Получила твое письмо – на глаза, конечно, слезы (это теперь часто бывает) – вспомнилось неповторимое былое. Разлетелись все, как сухие листья. Напишу о себе. Вышло всё как раз наоборот – Всеволод со мной (хотя, к счастью, часто бывает в командировках), а моей родной, любимой Нюрочки нет рядом – нас никак судьба не соединит. Она осталась в Ленинграде, до сих пор. Пока жива и здорова, но столько, бедняжка, перенесла всего, что и трудно передать. Умерла наша дорогая мамка, в апреле – вот уж год. Для Нюры – это была ужасная потеря – она осталась совсем одна там. Весной она могла бы выехать ко мне, но была очень слаба. Работала и до сих пор работает грузчиком – моя ненаглядная девочка, совсем измучилась. Я не знаю покоя ни днем, ни ночью – как это я могла ее оставить – уехала, как во сне, в один день – не нахожу себе места – это самое дорогое мне существо, ты, Аня, знаешь ведь! Последнее ее письмо от 2/111, а на телеграмму от 6/IV всё нет ответа. Я теряюсь и душа рвется на части. Никого там не осталось из наших знакомых. Умерла Нюська, умерла Антонина из нашей квартиры. Другие уехали. Каменский Вал. цветет и жиреет – звал Нюру работать в ОПО, вот она и колеблется. Я зову ее к себе, так безумно хочу, чтоб она была со мной. Она не едет – боится повторения прошлого, т. е. голодовки. Но это неверно, с моей точки зрения. Аничка, напиши ей – убеди уехать ко мне (Добролюбова, 3, кв. 6). Вызов я ей послала, в феврале мне удалось послать ей посылку – она была бесконечно счастлива. А в марте у нее были потеряны карточки на продукты, она опять подтощала. Жутко подумать, что она там одна, только Нина Воробьева, да Любочка из нашей квартиры – из ее знакомых. Аня, как ты смотришь на ее приезд, вернее, выезд из Ленинграда?
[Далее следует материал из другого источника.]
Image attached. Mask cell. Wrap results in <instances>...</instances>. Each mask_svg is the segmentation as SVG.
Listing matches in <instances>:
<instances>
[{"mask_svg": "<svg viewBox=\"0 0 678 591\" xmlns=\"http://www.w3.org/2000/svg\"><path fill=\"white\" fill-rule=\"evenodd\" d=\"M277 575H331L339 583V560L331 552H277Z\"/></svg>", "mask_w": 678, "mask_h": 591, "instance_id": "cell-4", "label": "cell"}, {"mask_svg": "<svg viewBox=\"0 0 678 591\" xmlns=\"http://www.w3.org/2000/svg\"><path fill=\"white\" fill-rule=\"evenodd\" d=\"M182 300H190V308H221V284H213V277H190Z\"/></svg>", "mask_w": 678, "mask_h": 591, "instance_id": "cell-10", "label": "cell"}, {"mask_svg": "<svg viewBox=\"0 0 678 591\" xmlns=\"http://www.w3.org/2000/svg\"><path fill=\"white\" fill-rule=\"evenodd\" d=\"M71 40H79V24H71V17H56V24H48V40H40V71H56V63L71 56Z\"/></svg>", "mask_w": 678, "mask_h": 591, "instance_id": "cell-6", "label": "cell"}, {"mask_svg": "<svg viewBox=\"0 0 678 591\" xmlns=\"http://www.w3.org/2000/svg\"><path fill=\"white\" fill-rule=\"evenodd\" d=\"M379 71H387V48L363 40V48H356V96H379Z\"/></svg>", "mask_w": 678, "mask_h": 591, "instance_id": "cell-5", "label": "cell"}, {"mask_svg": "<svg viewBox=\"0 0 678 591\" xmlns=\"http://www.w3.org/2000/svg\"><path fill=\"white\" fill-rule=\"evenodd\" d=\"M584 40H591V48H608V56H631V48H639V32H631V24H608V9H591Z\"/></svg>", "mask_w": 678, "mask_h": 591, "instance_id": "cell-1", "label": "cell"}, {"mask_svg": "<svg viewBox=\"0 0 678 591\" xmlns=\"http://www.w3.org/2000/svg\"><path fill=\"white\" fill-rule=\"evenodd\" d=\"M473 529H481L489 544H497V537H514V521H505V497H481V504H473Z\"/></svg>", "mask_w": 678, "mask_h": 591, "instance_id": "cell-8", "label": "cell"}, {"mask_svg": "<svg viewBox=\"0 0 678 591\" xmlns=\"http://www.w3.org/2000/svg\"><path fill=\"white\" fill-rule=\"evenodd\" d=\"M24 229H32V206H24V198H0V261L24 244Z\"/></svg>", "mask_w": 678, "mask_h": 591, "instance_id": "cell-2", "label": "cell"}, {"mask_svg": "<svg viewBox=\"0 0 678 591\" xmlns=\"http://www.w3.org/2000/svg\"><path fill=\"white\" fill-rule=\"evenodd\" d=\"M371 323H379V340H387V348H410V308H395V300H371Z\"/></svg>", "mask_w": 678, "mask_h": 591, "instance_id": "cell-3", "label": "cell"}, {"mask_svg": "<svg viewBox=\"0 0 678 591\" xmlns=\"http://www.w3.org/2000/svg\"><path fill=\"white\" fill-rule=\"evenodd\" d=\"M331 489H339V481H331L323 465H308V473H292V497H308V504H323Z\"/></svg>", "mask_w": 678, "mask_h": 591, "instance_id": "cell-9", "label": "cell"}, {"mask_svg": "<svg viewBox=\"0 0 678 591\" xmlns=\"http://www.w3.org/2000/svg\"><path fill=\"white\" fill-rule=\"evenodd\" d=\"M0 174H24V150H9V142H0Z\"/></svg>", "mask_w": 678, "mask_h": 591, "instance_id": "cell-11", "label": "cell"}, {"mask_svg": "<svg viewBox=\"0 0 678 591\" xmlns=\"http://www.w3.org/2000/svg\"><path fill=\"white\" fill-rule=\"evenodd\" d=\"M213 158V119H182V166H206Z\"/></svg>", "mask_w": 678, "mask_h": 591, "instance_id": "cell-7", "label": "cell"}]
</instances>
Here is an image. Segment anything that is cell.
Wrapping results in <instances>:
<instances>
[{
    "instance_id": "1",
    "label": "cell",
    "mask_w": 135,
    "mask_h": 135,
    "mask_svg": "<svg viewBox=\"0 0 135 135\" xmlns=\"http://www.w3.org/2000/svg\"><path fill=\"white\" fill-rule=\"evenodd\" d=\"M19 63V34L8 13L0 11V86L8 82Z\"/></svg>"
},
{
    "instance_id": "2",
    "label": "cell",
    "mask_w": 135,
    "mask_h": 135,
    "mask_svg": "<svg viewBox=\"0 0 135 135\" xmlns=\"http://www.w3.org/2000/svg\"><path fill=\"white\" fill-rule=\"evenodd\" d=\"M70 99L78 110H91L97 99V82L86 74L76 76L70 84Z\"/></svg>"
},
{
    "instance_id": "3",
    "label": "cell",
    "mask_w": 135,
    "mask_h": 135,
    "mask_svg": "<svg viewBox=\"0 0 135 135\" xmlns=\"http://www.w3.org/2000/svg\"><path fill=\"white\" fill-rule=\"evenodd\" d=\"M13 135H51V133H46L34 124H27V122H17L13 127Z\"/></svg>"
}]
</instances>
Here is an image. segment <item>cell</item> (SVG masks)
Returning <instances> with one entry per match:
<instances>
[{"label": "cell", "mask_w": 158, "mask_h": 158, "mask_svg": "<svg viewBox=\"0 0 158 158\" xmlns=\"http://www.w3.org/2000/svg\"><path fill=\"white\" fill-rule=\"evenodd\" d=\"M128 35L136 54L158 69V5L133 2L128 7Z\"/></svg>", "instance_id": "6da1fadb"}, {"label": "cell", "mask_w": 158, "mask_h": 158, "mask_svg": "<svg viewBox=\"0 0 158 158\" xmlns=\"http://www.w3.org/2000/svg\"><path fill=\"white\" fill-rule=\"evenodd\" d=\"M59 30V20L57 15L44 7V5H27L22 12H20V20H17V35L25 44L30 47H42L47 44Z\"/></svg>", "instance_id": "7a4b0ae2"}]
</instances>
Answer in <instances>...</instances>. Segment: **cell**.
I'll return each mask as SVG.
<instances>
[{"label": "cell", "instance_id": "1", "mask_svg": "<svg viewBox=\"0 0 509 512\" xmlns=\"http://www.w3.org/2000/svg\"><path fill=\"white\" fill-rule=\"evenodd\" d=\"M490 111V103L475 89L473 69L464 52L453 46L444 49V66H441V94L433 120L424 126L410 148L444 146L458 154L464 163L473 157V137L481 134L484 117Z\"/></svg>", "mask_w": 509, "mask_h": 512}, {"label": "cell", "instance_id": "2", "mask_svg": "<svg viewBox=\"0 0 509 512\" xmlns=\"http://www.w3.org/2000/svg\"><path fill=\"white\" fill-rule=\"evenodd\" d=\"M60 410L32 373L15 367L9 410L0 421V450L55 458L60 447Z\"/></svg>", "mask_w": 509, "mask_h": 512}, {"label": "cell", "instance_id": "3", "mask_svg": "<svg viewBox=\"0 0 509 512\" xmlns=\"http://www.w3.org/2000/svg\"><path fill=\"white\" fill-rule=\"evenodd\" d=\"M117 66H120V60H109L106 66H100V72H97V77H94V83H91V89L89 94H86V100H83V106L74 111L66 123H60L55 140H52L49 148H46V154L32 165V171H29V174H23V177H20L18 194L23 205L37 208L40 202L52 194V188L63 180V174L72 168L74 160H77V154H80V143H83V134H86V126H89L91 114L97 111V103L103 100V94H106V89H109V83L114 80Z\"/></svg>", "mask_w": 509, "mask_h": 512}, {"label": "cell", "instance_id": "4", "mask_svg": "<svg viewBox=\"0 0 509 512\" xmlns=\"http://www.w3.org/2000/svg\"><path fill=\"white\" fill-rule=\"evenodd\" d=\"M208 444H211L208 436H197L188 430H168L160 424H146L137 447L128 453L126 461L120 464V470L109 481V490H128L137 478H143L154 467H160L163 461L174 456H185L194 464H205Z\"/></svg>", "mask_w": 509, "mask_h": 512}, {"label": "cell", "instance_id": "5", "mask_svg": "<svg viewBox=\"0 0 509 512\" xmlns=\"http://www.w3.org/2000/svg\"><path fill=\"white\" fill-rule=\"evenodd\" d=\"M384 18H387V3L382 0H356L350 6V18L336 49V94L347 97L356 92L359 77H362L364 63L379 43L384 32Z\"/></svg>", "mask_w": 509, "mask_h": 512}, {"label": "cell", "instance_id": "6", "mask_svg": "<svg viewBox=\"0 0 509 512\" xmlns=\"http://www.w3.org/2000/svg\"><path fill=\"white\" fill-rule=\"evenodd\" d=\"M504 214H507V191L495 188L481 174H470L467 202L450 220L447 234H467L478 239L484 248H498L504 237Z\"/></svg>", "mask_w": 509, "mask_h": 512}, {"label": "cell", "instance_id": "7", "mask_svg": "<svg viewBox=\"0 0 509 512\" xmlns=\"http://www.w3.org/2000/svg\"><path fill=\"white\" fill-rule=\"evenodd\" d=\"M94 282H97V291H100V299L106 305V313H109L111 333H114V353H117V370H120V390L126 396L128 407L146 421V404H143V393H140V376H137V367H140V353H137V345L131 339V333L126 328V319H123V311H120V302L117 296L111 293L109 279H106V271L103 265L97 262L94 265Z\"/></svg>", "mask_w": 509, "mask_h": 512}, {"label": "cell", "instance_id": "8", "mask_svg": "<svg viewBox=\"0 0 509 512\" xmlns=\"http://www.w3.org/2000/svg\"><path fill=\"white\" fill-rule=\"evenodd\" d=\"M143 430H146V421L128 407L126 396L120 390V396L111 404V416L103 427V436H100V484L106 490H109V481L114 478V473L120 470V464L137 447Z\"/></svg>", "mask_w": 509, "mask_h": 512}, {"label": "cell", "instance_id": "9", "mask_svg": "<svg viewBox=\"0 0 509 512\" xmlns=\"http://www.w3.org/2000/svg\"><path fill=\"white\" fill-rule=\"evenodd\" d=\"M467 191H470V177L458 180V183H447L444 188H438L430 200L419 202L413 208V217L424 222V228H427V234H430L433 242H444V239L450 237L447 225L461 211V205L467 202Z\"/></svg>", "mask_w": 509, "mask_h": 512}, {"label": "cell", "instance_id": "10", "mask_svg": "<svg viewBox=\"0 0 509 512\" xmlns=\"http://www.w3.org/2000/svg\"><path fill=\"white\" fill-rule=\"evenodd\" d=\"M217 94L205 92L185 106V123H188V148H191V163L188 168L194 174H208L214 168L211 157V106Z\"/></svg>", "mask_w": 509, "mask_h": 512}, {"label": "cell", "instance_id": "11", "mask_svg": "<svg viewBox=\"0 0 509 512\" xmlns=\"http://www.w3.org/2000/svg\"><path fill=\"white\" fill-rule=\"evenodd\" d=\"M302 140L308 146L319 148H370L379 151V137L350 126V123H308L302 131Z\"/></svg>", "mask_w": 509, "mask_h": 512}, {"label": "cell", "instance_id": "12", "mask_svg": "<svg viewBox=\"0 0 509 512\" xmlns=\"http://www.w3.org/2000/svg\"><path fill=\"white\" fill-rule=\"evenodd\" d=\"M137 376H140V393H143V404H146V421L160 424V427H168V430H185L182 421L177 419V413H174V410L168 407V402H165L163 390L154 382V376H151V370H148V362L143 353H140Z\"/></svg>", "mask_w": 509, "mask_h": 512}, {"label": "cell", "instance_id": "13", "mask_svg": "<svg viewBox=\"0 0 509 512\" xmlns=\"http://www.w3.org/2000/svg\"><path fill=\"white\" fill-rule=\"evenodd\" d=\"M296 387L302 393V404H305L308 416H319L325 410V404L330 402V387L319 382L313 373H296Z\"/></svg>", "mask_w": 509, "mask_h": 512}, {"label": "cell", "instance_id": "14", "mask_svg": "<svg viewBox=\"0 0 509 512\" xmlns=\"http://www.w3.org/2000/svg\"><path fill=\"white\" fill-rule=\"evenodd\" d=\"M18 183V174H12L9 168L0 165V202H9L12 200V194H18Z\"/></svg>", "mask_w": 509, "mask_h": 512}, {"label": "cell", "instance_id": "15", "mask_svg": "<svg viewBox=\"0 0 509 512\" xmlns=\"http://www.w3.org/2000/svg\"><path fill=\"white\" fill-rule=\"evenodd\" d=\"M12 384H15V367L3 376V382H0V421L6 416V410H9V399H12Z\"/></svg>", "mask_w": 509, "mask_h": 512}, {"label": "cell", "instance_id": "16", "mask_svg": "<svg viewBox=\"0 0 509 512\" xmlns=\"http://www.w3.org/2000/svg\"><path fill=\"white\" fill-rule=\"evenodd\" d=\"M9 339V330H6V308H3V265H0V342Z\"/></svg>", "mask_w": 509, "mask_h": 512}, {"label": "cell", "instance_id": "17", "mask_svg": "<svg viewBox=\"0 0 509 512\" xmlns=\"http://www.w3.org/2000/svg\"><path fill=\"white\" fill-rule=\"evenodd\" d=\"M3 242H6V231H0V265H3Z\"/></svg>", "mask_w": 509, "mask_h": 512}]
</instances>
Я убеждена, что мы не скоро там сможем свидеться все. О себе что писать – я с моим настроением способна только сидеть в охране, что я продолжаю вот уж скоро год. Физически я ничего себя чувствую, но душа моя совсем измоталась, и я ни на что не способна. Нюра, Нюра – это всё для меня".

Приписка на полях письма:

...

"Лева учится в 7-ом, наверно, последний год, а там работать придется".